Vor diesem eher intimen Bühnenbild von Michael Levine setzt Regisseur Andreas Homoki 2022/2023 Giacomo Puccinis „Madame Butterfly“ in Szene. Die tragische Geschichte der japanischen Geisha Cio-Cio-San alias Butterfly, die hoffnungssuchend den amerikanischen Marine-Leutnant Pinkerton heiratet und bitter enttäuscht wird, feiert ihre Premiere auf der größten Seebühne der Welt und eröffnet die Festspiele am 20. Juli. Enrique Mazzola wird die Wiener Symphoniker dirigieren. Um die tragisch endende Liebe einer starken Frau geht es in der Opernproduktion im Festspielhaus. Umberto Giordanos „Sibirien“ (Leitung: Valentin Uryupin) handelt von der Kurtisane Stephana, die ihrem Geliebten Vassili in die sibirische Verbannung folgt und für Gerechtigkeit kämpft. Während des gemeinsamen Fluchtversuchs wird das Paar jedoch verraten.
Frauen sind es auch, die die Plots im Opernstudio vorantreiben, das erstmalig mit zwei Produktionen innerhalb einer Spielzeit aufwartet. Brigitte Fassbaender inszeniert, pandemiebedingt ein Jahr später als geplant, Gioachino Rossinis komische Oper „Die Italienerin in Algier“. Die Premiere geht bereits am 8. Juli über die Bühne. In Joseph Haydns „Armida“ begegnet die mit magischen Talenten ausgestattete Protagonistin männlichem Heldentum und Betrug mit Liebe und Wahrheit. Beide Werke werden von jungen Solisten gesungen. Die Leitung des Symphonieorchesters Vorarlberg übernimmt Jonathan Brandani.
Acht Musiktheaterstücke haben die Verantwortlichen in dieser Saison geplant, darunter zwei zeitgenössische experimentelle Vertreter des Genres auf der Werkstattbühne. Die deutsch-österreichische Komponistin Brigitta Muntendorf ist eigens für die Festspiele dem Topos der Melancholie nachgegangen. Das Ensemble Modern wird ihr „Melancolia“ uraufführen. Johannes Kalitzkes „Kapitän Nemos Bibliothek“ kombiniert Oper mit modernem Puppentheater und Neuer Musik und wird zum ersten Mal in Österreich zu sehen sein. An junges Publikum richten sich bereits im Mai die Familienoper „Die Zeitreisemaschine“ und im Juni das abenteuerliche Konzertstück „Vergissmeinnicht“.

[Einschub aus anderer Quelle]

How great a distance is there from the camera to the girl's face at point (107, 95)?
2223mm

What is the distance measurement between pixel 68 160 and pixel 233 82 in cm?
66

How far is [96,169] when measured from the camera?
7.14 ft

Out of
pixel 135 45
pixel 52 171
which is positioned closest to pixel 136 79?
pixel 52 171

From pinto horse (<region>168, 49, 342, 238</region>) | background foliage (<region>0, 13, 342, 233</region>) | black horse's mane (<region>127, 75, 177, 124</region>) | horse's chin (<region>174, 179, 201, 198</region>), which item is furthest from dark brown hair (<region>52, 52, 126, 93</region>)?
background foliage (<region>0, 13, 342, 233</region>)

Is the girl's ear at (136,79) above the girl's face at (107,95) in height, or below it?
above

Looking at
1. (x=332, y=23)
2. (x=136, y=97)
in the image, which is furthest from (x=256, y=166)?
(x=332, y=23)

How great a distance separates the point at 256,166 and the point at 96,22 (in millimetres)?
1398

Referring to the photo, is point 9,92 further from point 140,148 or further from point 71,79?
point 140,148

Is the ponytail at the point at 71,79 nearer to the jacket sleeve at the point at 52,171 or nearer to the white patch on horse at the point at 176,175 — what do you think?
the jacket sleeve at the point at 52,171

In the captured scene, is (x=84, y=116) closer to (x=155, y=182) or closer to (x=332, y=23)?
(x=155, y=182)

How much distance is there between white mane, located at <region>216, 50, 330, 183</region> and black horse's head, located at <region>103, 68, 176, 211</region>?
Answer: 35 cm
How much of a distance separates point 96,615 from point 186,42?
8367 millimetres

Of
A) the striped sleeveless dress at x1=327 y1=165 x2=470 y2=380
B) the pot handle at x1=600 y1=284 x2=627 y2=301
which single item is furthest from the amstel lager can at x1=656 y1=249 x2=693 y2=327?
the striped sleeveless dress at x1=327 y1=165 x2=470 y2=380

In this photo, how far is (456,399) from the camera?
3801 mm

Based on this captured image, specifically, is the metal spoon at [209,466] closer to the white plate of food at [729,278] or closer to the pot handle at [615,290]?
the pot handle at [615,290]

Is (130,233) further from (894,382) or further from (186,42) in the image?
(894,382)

Was Leonore zu Brünnhilde sagen würde
Obgleich die Orchesterkonzerte der Wiener Symphoniker im Festspielhaus ohne Bühnenbild auskommen, schwingen in ihrer Soiree unter Leitung von Enrique Mazzola die Welten der diesjährigen Musikdramen mit: Naoko Kikuchi zupft in Malika Kishinos Koto-Konzert virtuos die Saiten des traditionellen japanischen Soloinstrumentes, und in Schostakowitschs zehnter Sinfonie fühlt man sich in das Sibirien der Nachkriegszeit versetzt. Karina Canellakis lässt das Orchester in einen Dialog zwischen Wagners Brünnhilde im dritten Aufzug von „Siegfried“ und Beethovens Leonore treten. Abschließend ergründen Marie Jacquot und das Orchester tiefe menschliche Gefühle in Tschaikowskys „Romeo und Julia“-Ouvertüre, erzählen die Geschichten von Rimski-Korsakows Scheherazade und begegnen dem Wahnsinn in Schostakowitschs erstem Cellokonzert, mit dem der in Vorarlberg aufgewachsene Cellist Kian Soltani sein Festspieldebüt geben wird.
Wer einzelnen Musikern der Wiener Symphoniker „ganz persönlich“ begegnen will, hat dazu in der neuen, gleichnamigen Reihe die Gelegenheit: An drei Kammermusikabenden präsentieren sie sich in wechselnder Besetzung und ohne Frack im Seestudio. Das Symphonieorchester Vorarlberg mit seinem Chefdirigenten Leo McFall und Geigerin Alina Pogostkina bereisen in ihrer Matinee das musikalische Russland von Tschaikowsky bis Prokofjew. Zudem zeigen die jungen Musiker der neu gegründeten Orchesterakademie ihr Können nach einer einwöchigen Probenphase.
Musikalisch und theatralisch vertreten ist in diesem Jahr Shakespeares Spätwerk „Der Sturm“: Die Wiener Symphoniker spielen Tschaikowskys davon inspirierte Fantasie und das Deutsche Theater Berlin gastiert mit dem Schauspiel in der neuen deutschen Übersetzung von Jakob Nolte.